-------- RECORDS FOR THE TASK

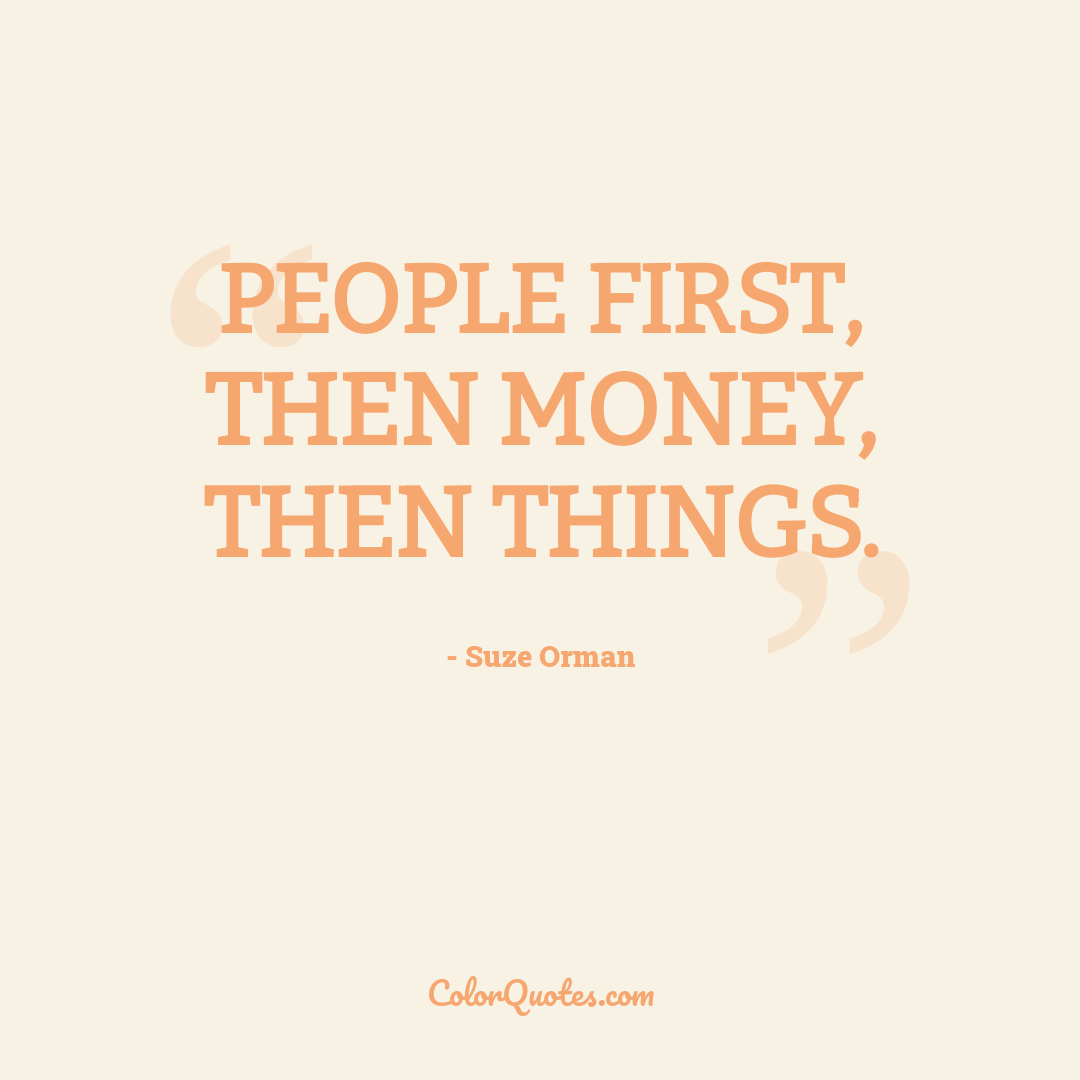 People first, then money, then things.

----------------
-------- RECORDS FOR THE TASK

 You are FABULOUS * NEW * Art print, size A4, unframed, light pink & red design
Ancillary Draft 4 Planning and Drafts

----------------

ACTIVITY:
Each line above from the one with "You are FABULOUS" up to and including the one with "Ancillary Draft 4 Planning and Drafts" must be set down exactly, and no line outside that span may appear.

SOLUTION FOR THIS TASK:
 You are FABULOUS * NEW * Art print, size A4, unframed, light pink & red design
Ancillary Draft 4 Planning and Drafts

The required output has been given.